- _EXERCISE_
Copy every entry precisely.

(Rows of spatial question data)
○ ○ ○

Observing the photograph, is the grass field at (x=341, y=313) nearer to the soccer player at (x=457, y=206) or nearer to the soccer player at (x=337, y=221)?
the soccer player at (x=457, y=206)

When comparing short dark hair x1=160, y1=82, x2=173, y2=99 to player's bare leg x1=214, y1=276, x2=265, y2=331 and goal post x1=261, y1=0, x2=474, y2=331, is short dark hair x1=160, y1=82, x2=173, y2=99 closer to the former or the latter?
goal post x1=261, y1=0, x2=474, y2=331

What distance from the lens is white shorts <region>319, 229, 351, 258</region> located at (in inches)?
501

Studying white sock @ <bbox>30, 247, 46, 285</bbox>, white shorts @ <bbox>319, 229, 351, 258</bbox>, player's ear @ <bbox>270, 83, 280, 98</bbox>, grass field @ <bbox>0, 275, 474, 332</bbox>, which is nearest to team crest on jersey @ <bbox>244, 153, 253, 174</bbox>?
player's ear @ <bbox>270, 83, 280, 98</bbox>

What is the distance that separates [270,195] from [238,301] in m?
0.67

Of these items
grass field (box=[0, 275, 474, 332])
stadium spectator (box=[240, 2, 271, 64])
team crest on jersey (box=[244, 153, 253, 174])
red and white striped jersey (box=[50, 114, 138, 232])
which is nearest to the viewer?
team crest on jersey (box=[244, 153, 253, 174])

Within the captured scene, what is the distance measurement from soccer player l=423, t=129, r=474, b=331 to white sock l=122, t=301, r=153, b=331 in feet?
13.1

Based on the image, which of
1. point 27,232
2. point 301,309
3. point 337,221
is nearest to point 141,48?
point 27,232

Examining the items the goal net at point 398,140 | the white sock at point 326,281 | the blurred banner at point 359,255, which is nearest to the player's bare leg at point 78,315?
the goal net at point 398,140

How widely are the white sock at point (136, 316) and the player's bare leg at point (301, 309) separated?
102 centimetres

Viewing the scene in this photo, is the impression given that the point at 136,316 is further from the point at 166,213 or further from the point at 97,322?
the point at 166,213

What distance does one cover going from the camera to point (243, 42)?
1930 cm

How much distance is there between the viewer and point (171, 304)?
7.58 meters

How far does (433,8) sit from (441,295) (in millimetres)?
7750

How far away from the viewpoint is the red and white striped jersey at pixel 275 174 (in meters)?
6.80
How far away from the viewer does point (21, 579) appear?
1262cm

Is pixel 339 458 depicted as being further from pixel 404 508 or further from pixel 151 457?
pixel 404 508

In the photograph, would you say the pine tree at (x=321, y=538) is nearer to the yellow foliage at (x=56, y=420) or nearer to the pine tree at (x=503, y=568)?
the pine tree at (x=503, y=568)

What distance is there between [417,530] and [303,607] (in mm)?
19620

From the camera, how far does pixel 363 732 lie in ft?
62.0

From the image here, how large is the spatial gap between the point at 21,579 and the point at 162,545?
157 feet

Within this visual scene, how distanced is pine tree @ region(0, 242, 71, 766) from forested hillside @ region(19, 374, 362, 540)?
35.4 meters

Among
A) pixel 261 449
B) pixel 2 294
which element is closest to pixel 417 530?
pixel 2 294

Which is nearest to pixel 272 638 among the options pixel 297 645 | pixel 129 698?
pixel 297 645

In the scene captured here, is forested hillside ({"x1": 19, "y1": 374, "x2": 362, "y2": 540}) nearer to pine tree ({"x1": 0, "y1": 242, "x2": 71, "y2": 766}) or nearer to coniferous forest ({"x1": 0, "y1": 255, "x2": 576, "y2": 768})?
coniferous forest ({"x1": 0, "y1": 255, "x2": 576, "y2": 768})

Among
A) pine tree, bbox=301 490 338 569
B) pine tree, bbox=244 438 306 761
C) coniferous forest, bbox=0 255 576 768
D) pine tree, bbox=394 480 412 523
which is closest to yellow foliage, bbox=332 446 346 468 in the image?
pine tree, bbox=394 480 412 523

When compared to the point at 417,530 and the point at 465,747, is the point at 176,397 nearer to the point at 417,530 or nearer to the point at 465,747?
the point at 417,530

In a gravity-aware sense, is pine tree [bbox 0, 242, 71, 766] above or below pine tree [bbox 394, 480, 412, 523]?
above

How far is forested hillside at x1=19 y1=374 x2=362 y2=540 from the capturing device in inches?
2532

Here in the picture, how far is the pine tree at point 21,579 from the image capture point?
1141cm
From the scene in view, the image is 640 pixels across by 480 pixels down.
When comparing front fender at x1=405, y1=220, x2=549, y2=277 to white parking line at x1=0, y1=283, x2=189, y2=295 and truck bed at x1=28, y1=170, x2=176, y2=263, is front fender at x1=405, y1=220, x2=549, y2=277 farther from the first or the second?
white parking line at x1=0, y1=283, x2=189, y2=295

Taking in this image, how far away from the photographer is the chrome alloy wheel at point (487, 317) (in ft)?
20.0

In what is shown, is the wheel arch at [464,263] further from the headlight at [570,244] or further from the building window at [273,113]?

○ ○ ○

- _FULL SOLUTION_
Observing the photograph, is the grass field at (x=341, y=313) nearer to the soccer player at (x=457, y=206) or nearer to the soccer player at (x=337, y=221)?
the soccer player at (x=457, y=206)

When comparing short dark hair x1=160, y1=82, x2=173, y2=99 to player's bare leg x1=214, y1=276, x2=265, y2=331 and goal post x1=261, y1=0, x2=474, y2=331, is short dark hair x1=160, y1=82, x2=173, y2=99 closer to the former or the latter?
goal post x1=261, y1=0, x2=474, y2=331

What distance from the lens is white shorts <region>319, 229, 351, 258</region> located at (in inches)?
501

Studying white sock @ <bbox>30, 247, 46, 285</bbox>, white shorts @ <bbox>319, 229, 351, 258</bbox>, player's ear @ <bbox>270, 83, 280, 98</bbox>, grass field @ <bbox>0, 275, 474, 332</bbox>, which is nearest to team crest on jersey @ <bbox>244, 153, 253, 174</bbox>?
player's ear @ <bbox>270, 83, 280, 98</bbox>

What is the distance that separates [270,195] from [238,301] in m?
0.67

Of these items
grass field (box=[0, 275, 474, 332])
stadium spectator (box=[240, 2, 271, 64])
team crest on jersey (box=[244, 153, 253, 174])
red and white striped jersey (box=[50, 114, 138, 232])
which is nearest to the viewer?
team crest on jersey (box=[244, 153, 253, 174])

Within the captured scene, what is the distance measurement from soccer player l=423, t=129, r=474, b=331 to white sock l=122, t=301, r=153, b=331 in feet?
13.1

Based on the image, which of
1. point 27,232
2. point 301,309
3. point 337,221
is nearest to point 141,48?
point 27,232

Examining the items the goal net at point 398,140 | the white sock at point 326,281 | the blurred banner at point 359,255, which is nearest to the player's bare leg at point 78,315?
the goal net at point 398,140

How widely are the white sock at point (136, 316) and the player's bare leg at point (301, 309) separated?
102 centimetres

Viewing the scene in this photo, is the impression given that the point at 136,316 is further from the point at 166,213 or further from the point at 97,322?
the point at 166,213

What distance does one cover going from the camera to point (243, 42)?
1930 cm

How much distance is there between the viewer and point (171, 304)?
7.58 meters

How far does (433,8) sit from (441,295) (in millimetres)?
7750

How far away from the viewpoint is the red and white striped jersey at pixel 275 174 (in meters)?
6.80
How far away from the viewer does point (21, 579) appear?
1262cm

Is pixel 339 458 depicted as being further from pixel 404 508 or further from pixel 151 457?
pixel 404 508

In the photograph, would you say the pine tree at (x=321, y=538) is nearer to the yellow foliage at (x=56, y=420) or nearer to the pine tree at (x=503, y=568)?
the pine tree at (x=503, y=568)

What distance is there between [417,530] and [303,607] (in mm)?
19620

From the camera, how far does pixel 363 732 lie in ft?
62.0

From the image here, how large is the spatial gap between the point at 21,579 and the point at 162,545?
157 feet

Within this visual scene, how distanced is pine tree @ region(0, 242, 71, 766) from forested hillside @ region(19, 374, 362, 540)?
35.4 meters

Among
A) pixel 261 449
B) pixel 2 294
which element is closest to pixel 417 530?
pixel 2 294

Which is nearest to pixel 272 638 among the options pixel 297 645 | pixel 129 698?
pixel 297 645

In the scene captured here, is forested hillside ({"x1": 19, "y1": 374, "x2": 362, "y2": 540}) nearer to pine tree ({"x1": 0, "y1": 242, "x2": 71, "y2": 766}) or nearer to coniferous forest ({"x1": 0, "y1": 255, "x2": 576, "y2": 768})?
coniferous forest ({"x1": 0, "y1": 255, "x2": 576, "y2": 768})

Among
A) pine tree, bbox=301 490 338 569
B) pine tree, bbox=244 438 306 761
C) coniferous forest, bbox=0 255 576 768
D) pine tree, bbox=394 480 412 523
which is closest to yellow foliage, bbox=332 446 346 468 in the image?
pine tree, bbox=394 480 412 523

When compared to the point at 417,530 and the point at 465,747, is the point at 176,397 nearer to the point at 417,530 or nearer to the point at 465,747?
the point at 417,530

In a gravity-aware sense, is pine tree [bbox 0, 242, 71, 766] above or below pine tree [bbox 394, 480, 412, 523]?
above

How far is forested hillside at x1=19 y1=374 x2=362 y2=540 from the capturing device in inches?
2532

Here in the picture, how far is the pine tree at point 21,579 from the image capture point?
1141cm
From the scene in view, the image is 640 pixels across by 480 pixels down.
When comparing front fender at x1=405, y1=220, x2=549, y2=277 to white parking line at x1=0, y1=283, x2=189, y2=295 and truck bed at x1=28, y1=170, x2=176, y2=263, is front fender at x1=405, y1=220, x2=549, y2=277 farther from the first or the second?
white parking line at x1=0, y1=283, x2=189, y2=295

Taking in this image, how far away from the photographer is the chrome alloy wheel at point (487, 317) (in ft)?
20.0

In what is shown, is the wheel arch at [464,263] further from the headlight at [570,244] or further from the building window at [273,113]?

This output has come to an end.